··· DATA RECORDS ···

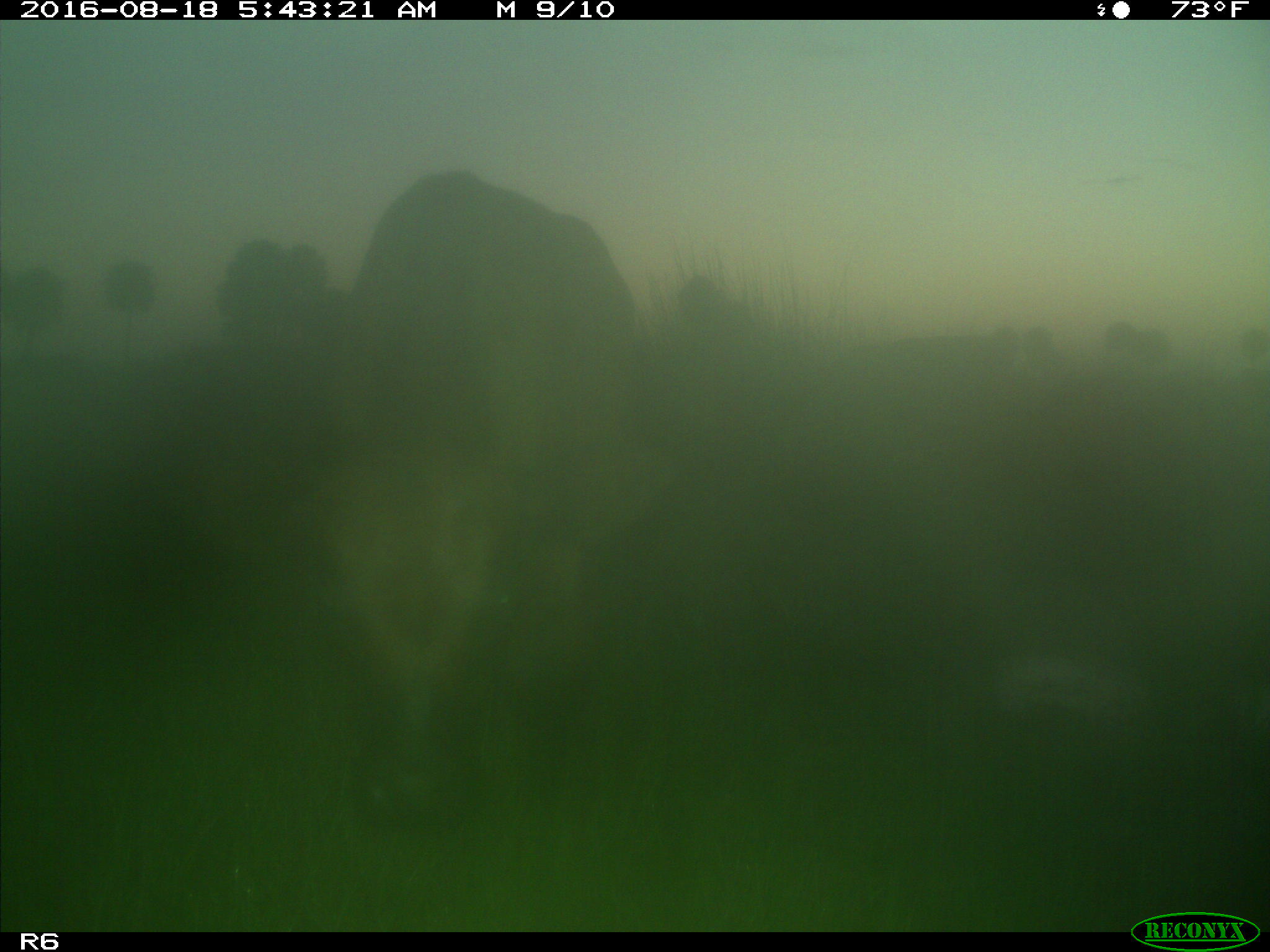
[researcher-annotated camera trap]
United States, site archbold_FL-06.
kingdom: Animalia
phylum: Chordata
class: Mammalia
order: Artiodactyla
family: Bovidae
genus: Bos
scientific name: Bos taurus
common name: domestic cow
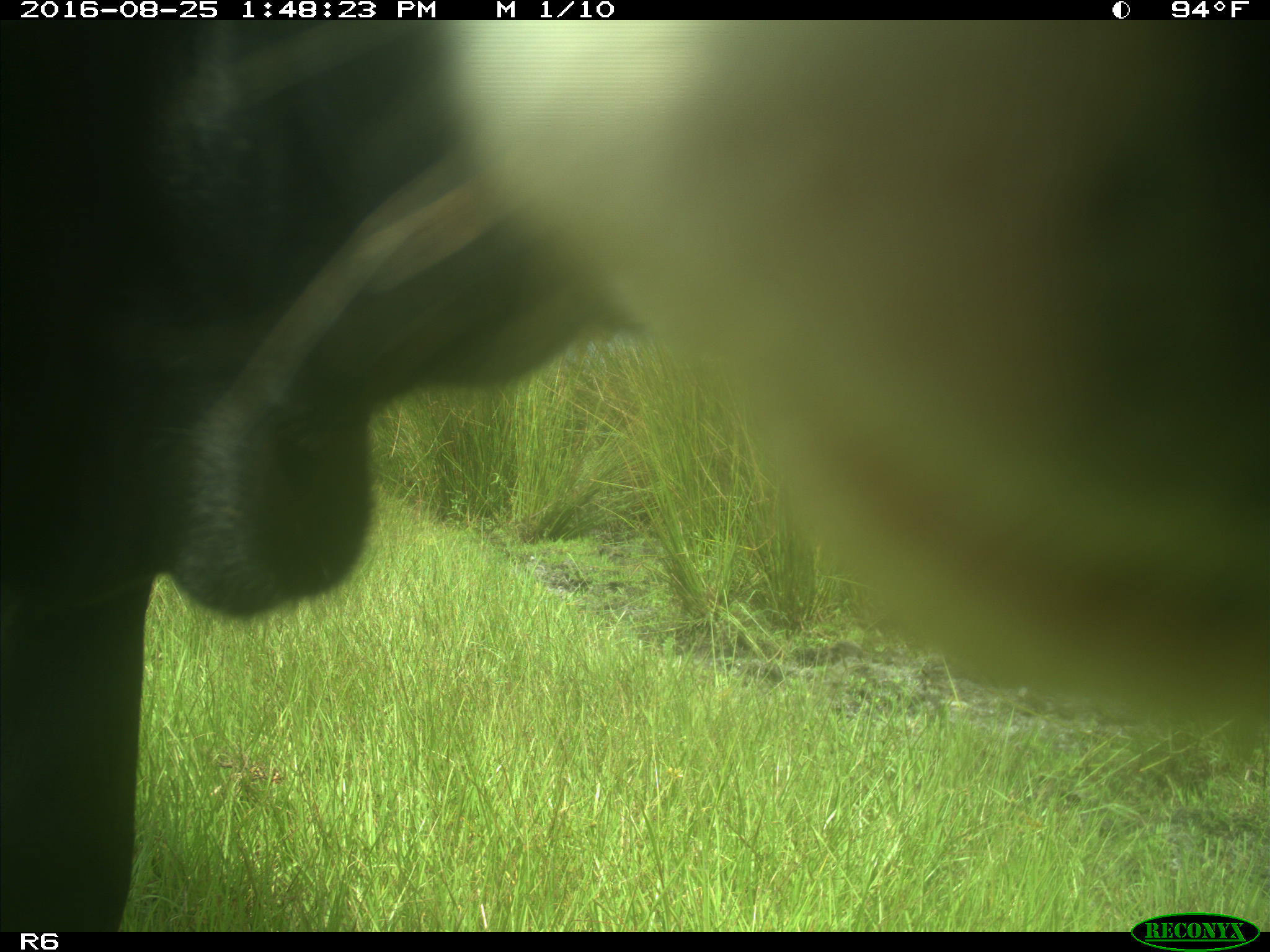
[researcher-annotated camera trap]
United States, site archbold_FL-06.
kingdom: Animalia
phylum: Chordata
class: Mammalia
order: Artiodactyla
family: Bovidae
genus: Bos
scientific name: Bos taurus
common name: domestic cow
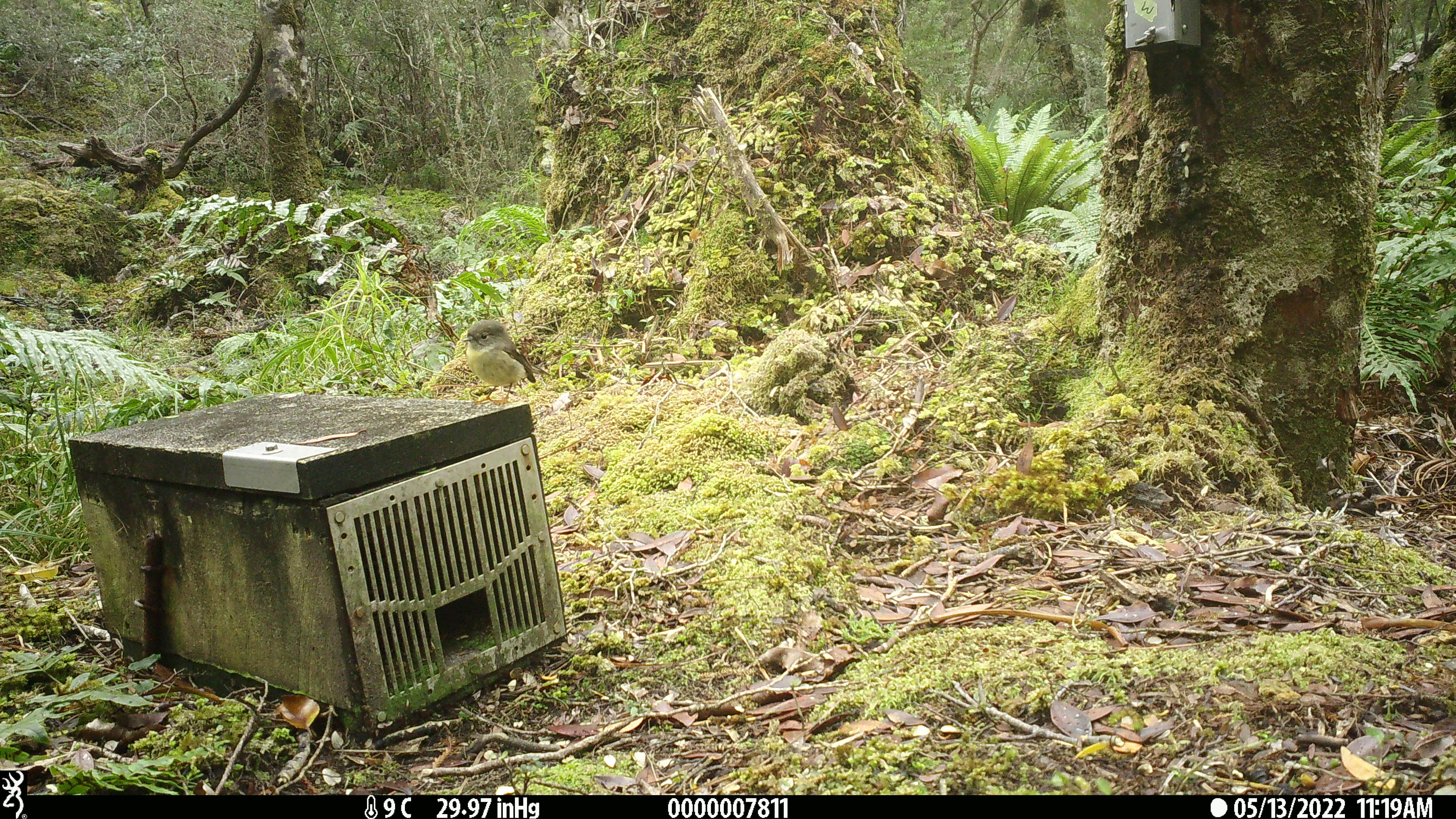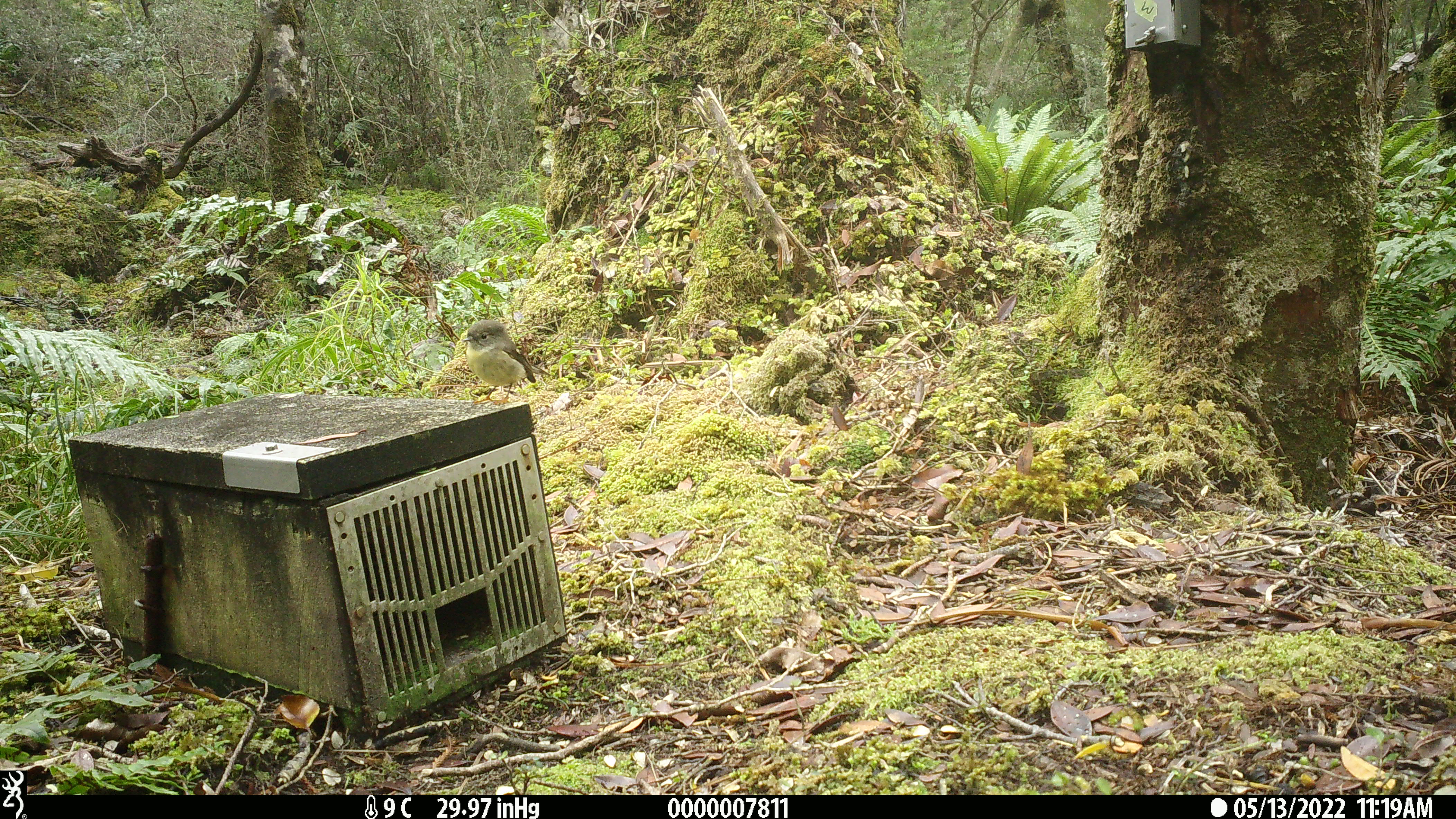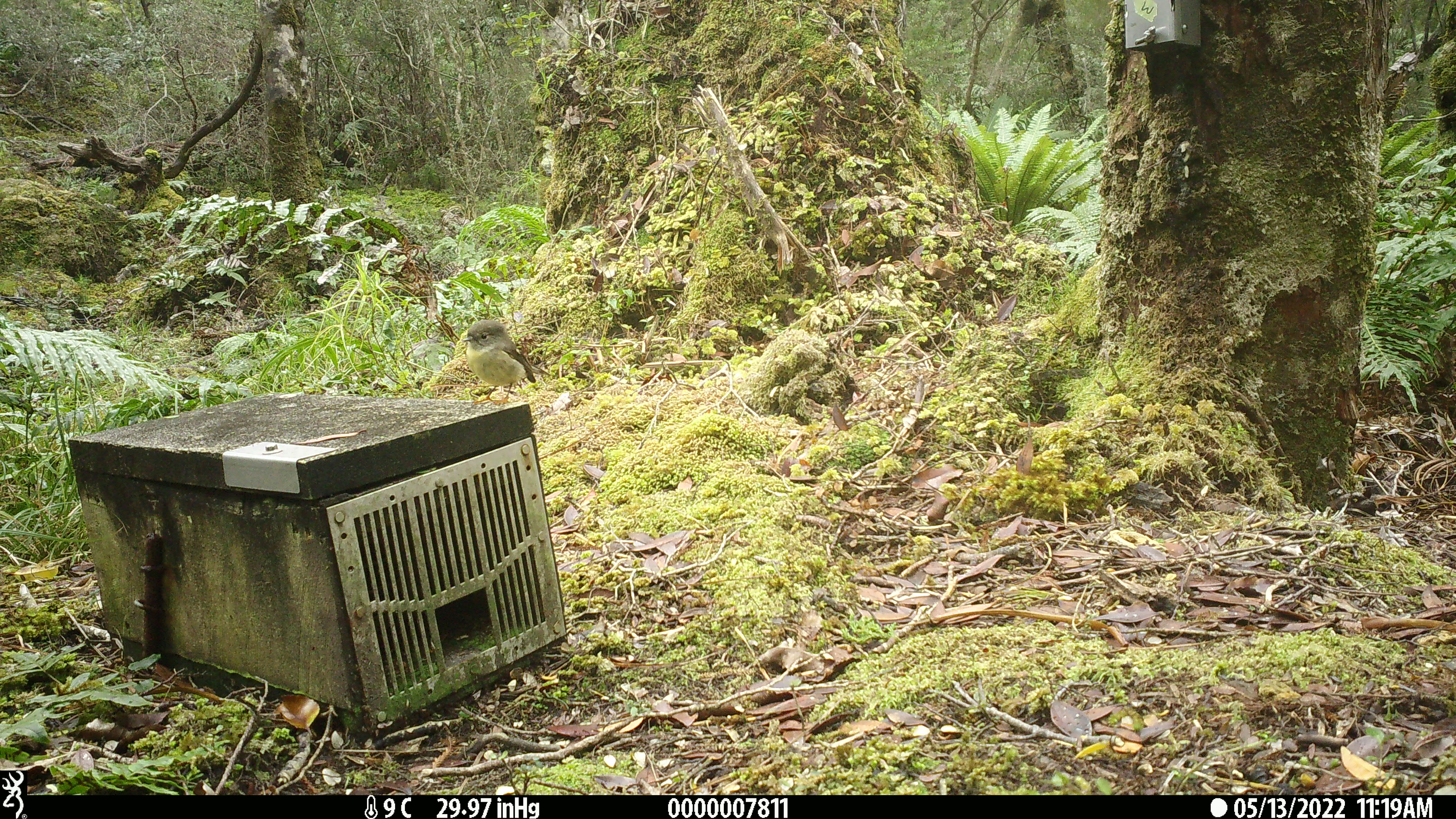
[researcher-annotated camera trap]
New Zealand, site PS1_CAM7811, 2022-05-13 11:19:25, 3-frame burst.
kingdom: Animalia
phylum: Chordata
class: Aves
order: Passeriformes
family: Petroicidae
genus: Petroica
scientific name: Petroica macrocephala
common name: tomtit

···

• [WORK ORDER]
Retype word for word the line above with "New Zealand, site" and all lines after it, nothing else.

• [WRITTEN ANSWER]
New Zealand, site PS1_CAM7811, 2022-05-13 11:19:25, 3-frame burst.
kingdom: Animalia
phylum: Chordata
class: Aves
order: Passeriformes
family: Petroicidae
genus: Petroica
scientific name: Petroica macrocephala
common name: tomtit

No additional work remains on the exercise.